Monday Morning Moment – Word for the Year 2023 – Wonder

In the early days of a new year, we give pause to possibilities of what’s ahead. Besides gym memberships, weight loss programs, and aspirations to spend more time with family, we could use a word of encouragement to move us forward. Debbie Macomber‘s One Perfect Word gives a strong case for choosing one word for the whole year. A word to dissect, and meditate on, and to make real in both our thoughts and walks of life. One Perfect Word. For the year.

For the last several days, I’ve been thinking about what word for 2023. Two years ago, I chose “compassion”. This past year, it was joy. Both of those words did inspire both thoughts and actions that elevated my life…and hopefully that of others.
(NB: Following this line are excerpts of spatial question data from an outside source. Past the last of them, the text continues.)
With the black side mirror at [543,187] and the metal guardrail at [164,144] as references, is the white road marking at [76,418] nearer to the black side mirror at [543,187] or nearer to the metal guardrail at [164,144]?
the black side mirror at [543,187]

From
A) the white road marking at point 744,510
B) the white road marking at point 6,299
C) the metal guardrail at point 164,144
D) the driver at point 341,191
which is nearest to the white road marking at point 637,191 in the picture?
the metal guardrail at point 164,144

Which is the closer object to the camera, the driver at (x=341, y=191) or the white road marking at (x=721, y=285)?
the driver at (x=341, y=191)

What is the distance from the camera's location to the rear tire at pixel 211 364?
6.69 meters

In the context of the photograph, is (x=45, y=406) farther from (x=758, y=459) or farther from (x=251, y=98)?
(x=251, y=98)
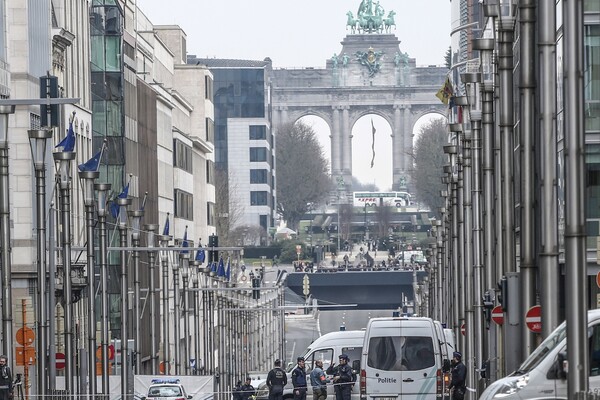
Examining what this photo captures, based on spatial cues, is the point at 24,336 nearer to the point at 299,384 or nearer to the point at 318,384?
the point at 299,384

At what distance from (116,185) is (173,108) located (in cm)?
3211

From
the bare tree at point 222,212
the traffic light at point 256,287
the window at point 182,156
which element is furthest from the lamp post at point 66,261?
the bare tree at point 222,212

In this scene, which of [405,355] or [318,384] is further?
[318,384]

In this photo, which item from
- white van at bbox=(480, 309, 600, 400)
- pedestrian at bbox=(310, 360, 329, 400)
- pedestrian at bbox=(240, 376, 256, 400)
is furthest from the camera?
pedestrian at bbox=(240, 376, 256, 400)

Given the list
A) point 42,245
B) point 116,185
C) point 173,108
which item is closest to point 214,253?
point 116,185

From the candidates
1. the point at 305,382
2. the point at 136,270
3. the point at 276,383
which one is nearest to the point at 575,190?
the point at 276,383

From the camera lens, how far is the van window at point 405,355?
1863 inches

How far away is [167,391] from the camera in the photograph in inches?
2217

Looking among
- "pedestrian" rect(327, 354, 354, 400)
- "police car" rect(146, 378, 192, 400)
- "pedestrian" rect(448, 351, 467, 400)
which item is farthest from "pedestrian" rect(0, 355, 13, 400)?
"police car" rect(146, 378, 192, 400)

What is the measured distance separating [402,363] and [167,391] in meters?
10.9

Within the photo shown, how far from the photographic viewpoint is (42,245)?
49719mm

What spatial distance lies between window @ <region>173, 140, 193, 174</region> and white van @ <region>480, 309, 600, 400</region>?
95.7 metres

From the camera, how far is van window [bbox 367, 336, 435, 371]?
47312mm

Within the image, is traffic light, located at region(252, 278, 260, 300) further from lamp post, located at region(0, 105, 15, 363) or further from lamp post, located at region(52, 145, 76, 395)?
lamp post, located at region(0, 105, 15, 363)
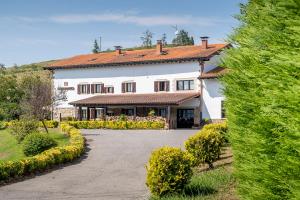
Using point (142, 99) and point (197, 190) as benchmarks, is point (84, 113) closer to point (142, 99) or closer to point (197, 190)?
point (142, 99)

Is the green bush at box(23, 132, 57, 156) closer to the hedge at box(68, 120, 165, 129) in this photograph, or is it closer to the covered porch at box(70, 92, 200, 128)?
the hedge at box(68, 120, 165, 129)

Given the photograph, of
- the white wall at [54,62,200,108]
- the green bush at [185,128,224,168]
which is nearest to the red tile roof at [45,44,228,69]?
the white wall at [54,62,200,108]

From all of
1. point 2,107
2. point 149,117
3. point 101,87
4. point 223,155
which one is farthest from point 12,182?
point 2,107

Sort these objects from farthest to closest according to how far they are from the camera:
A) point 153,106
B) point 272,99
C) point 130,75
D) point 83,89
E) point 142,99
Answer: point 83,89 → point 130,75 → point 142,99 → point 153,106 → point 272,99

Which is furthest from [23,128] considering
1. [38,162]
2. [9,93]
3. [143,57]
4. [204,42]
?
[9,93]

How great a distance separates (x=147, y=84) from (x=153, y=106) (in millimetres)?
4302

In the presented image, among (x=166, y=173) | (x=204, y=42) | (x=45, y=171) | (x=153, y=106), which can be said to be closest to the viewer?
(x=166, y=173)

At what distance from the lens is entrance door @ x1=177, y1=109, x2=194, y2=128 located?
41.8m

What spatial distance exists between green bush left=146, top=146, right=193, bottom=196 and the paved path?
1.39 metres

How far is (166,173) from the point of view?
38.8 ft

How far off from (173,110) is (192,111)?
194 centimetres

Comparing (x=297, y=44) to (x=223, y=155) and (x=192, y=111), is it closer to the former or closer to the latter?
(x=223, y=155)

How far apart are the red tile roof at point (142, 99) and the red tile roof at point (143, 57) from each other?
3.68 metres

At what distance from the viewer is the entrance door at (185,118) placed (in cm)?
4178
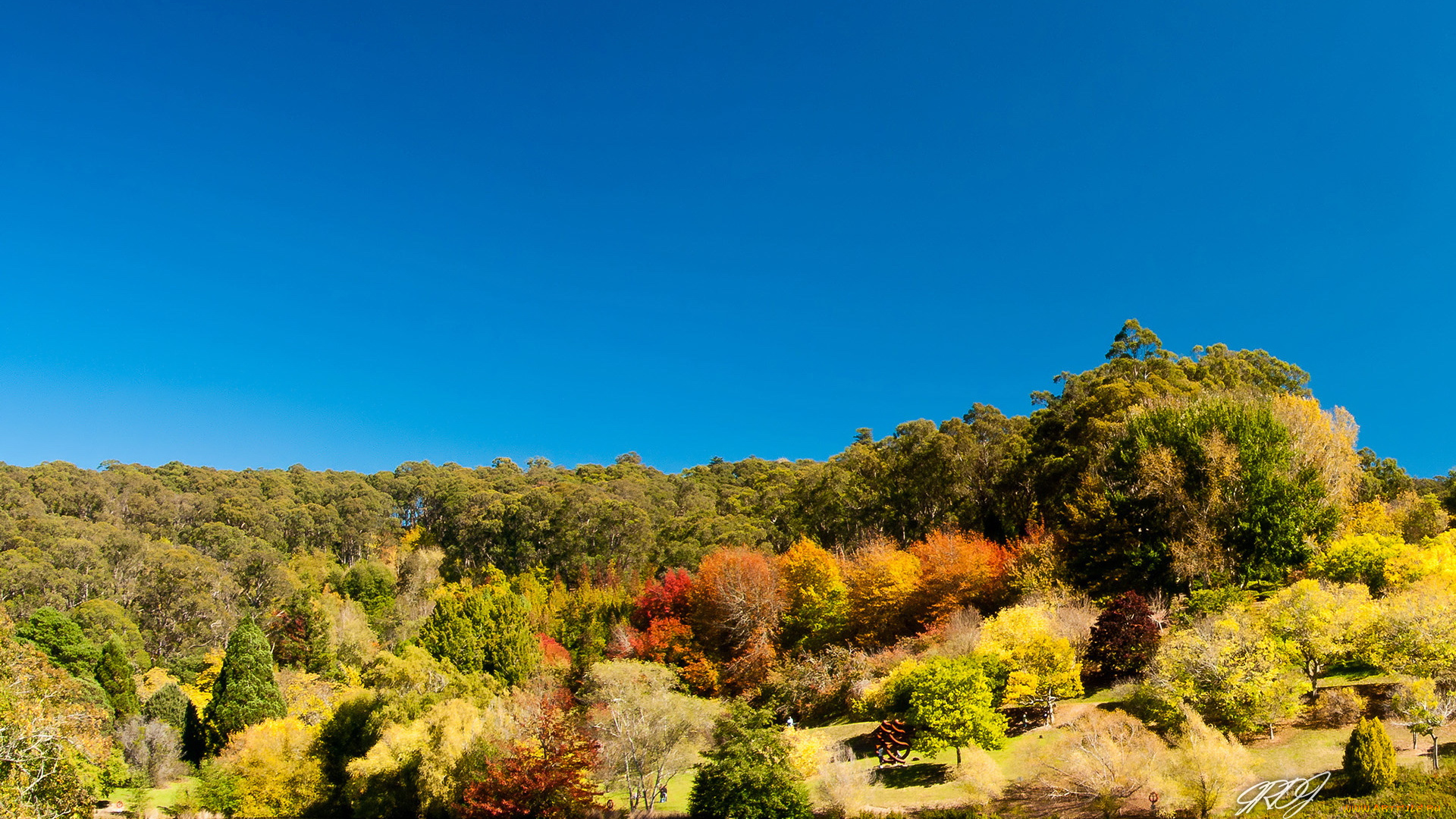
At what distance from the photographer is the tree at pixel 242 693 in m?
30.0

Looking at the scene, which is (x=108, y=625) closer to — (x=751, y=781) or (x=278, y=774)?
(x=278, y=774)

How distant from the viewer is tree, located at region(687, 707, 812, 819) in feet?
51.0

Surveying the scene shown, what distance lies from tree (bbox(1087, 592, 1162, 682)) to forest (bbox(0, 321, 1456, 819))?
87mm

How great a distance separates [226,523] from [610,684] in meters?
56.1

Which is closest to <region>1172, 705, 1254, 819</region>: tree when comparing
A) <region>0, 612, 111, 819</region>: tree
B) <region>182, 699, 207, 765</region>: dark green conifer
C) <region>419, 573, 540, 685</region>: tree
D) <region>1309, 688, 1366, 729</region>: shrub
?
<region>1309, 688, 1366, 729</region>: shrub

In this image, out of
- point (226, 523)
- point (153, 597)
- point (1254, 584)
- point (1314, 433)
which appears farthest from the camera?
point (226, 523)

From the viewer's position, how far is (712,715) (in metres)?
21.7

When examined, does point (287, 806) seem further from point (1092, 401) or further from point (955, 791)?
point (1092, 401)

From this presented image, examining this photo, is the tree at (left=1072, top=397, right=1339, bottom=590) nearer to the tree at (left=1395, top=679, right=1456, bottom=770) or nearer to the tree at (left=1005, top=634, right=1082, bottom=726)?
the tree at (left=1005, top=634, right=1082, bottom=726)

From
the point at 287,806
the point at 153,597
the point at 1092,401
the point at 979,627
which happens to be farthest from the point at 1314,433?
the point at 153,597

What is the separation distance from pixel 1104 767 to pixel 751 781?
7.17 meters

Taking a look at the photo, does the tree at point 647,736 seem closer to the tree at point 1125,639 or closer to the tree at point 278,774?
the tree at point 278,774
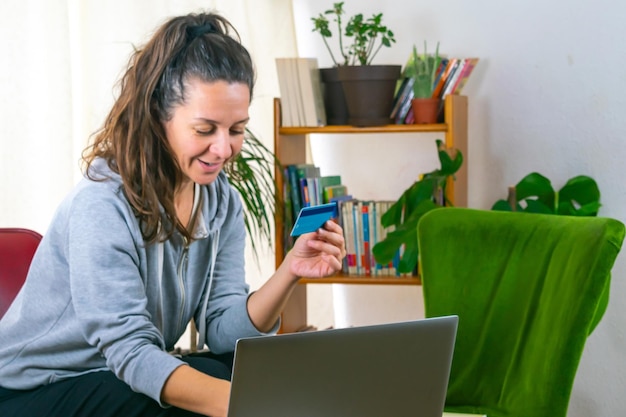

This year, after praying and meditating, I chose the word “wonder”. The definition of this word is to be awe-inspired, to marvel, and to be surprised, even astonished. My little grandchildren have taught me great lessons on wonder as so much around them seems miraculous…and it truly is, when you think about it.

Instead of filling my thoughts and speech on the brokenness of this world, I will choose to wonder at the beauty around us, even in the hard. Wonder won’t be at the expense of responding to those in need, but I will study on how to see the wonder. For example, the wonder of a God who is both merciful and just. The wonder that we can actually come alongside someone and be a help…that we can forgive an offense…that we can give hope in a seemingly hopeless situation.

How does one decide on a word to cover a whole year? It might be an intentional decision or completely serendipitous? For me, it was through thinking of what might be lacking in my life and asking God to confirm. I thought the word would be perseverance, but in prayer and a series of rapid-fire circumstances, the word “wonder” came into focus. It seemed I would hear or see the word everywhere.

In the next few days, a friend and I will be studying Tyler Staton‘s book Praying Like Monks, Living Like Fools: An Invitation to the Wonder and Mystery of Prayer. Another example is how during this Christmas season, the song I Wonder as I Wander stayed with me for days.

Christmas itself saturates us with wonder as we look deeply into what happened with the birth of Christ. What it must have been like for Mary when she realized the full weight of the Angel’s message to her of bearing the Messiah! For the lowly shepherds being the first to receive the good news of his birth. For us having the incredible invitation to be restored to an eternal relationship with the Lord! Whew!

In “O Little Town of Bethlehem” we sing, “O holy child of Bethlehem, descend to us, we pray; cast out our sin, and enter in, be born in us today.” It’s a bold image, but quite right. Every Christian is like Mary. Everyone who puts faith in Christ receives, by the Holy Spirit, “Christ in you, the hope of glory” (Colossians 1:27, emphasis mine). We should be just as shocked that God would give us—with all our smallness and flaws—such a mighty gift. And so no Christian should ever be far from this astonishment that “I, I of all people, should be loved and embraced by his grace!” I would go so far as to say that this perennial note of surprise is a mark of anyone who understands the essence of the Gospel. What is Christianity? If you think Christianity is mainly going to church, believing a certain creed, and living a certain kind of life, then there will be no note of wonder and surprise about the fact that you are a believer. If someone asks you, “Are you a Christian?” you will say, “Of course I am! It’s hard work but I’m doing it. Why do you ask?” Christianity is, in this view, something done by you—and so there’s no astonishment about being a Christian. However, if Christianity is something done for you, and to you, and in you, then there is a constant note of surprise and wonder. John Newton wrote the following hymn: Let us love and sing and wonder, Let us praise the Savior’s name. He has hushed the law’s loud thunder, He has quenched Mount Sinai’s flame. He has washed us with his blood He has brought us nigh to God. See where the love and wonder comes from—because he has done all this and brought us to himself. He has done it. So if someone asks you if you are a Christian, you should not say, “Of course!” There should be no “of course-ness” about it. It would be more appropriate to say, “Yes, I am, and that’s a miracle. Me! A Christian! Who would have ever thought it? Yet he did it, and I’m his.” Tim Keller, Hidden Christmas: the Surprising Truth Behind the Birth of Christ

I’m thinking God is preparing me for a year full of wonder…with eyes fixed on Him.

How about you? Is there a word…one perfect word you would desire as a focus in 2023?